为了研究W-Ni-Cu合金选区激光熔化技术(SLM)直接成形工艺及其热物理性能, 设计了以激光功率、扫描速度、扫描线长度、搭接率为变量的工艺实验, 研究各参数对致密度的影响, 采用SEM、热分析仪、差式扫描量热仪、热-机械分析仪研究合金的微观组织、导热率与热膨胀系数。结果表明：选择合理的优化工艺参数, W-Ni-Cu(SLM)成形致密度最高达到94.5%; 微观组织为难熔相W发生了桥接与团聚, 基体相CuNi呈网络状包裹于W相周围; 测试试样所加载热流平行于烧结成形方向时, 导热系数与热膨胀系数分别是120.314 0 W/(m·K)及7.16×10-6/K, 加载热流方向垂直于烧结成形方向时, 导热系数与热膨胀系数分别是99.257 2 W/(m·K)及7.02×10-6/K。不同方向成形测试件导热系数和热膨胀系数的差异是由难熔相W在CuNi相中的分布以及孔隙数量决定的。采用选区激光熔化成形技术可以成形性能较好的W-Ni-Cu合金。
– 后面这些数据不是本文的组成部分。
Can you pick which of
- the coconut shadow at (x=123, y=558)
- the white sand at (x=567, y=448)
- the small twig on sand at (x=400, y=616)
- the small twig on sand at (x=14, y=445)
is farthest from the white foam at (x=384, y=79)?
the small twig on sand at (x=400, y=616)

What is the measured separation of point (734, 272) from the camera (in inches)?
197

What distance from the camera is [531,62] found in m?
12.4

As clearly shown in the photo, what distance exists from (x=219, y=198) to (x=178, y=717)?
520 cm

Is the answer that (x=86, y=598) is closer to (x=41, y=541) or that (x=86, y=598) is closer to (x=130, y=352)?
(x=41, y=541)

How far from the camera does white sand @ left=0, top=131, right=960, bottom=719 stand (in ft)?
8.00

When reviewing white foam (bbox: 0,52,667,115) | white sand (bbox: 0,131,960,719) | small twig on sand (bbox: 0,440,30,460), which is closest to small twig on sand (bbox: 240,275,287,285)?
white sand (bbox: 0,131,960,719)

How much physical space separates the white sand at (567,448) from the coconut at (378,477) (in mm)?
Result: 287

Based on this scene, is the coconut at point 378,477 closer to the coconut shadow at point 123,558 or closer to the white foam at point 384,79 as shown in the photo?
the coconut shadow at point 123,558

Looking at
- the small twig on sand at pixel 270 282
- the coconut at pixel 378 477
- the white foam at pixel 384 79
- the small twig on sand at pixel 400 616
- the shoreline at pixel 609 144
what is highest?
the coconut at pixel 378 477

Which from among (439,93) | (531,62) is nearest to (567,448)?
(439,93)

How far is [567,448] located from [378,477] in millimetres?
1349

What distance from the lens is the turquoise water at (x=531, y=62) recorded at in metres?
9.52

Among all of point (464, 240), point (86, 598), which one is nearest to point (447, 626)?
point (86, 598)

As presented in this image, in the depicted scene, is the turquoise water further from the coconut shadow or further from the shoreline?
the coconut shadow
To investigate the process and thermal physical performance of W-Ni-Cu manufactured using the Selective Laser Melting (SLM) technique, an experiment of four variables was conducted to study the influence of laser power, scanning speed, length of the scanning line, and overlap rate on the density. Scanning electron microscopy as well as a thermal analyzer, differential scanning calorimeter, and thermal-mechanical analyzer were used to study the microstructure, thermal conductivity, and thermal expansion. The results show that the density of W-Ni-Cu reaches 94.5% with the optimized process. The microstructure is a type of bridging connection, and agglomeration occurs between the W phases and CuNi phase that wraps around the W phase like a network. When the measuring direction is parallel to the processing direction, the thermal conductivity and thermal expansion coefficients are 120.314 0 W/m·K and 7.16×10-6/K, respectively. When the measuring direction is perpendicular to the processing direction, the thermal conductivity and thermal expansion coefficients are 99.257 2 W/m·K and 7.02×10-6/K, respectively. Test pieces form in different directions with different thermal conductivity and thermal expansion coefficients because of the distribution of W in CuNi and the existence of pores. The study shows that the W-Ni-Cu alloy parts exhibiting better performance can be manufactured directly using SLM.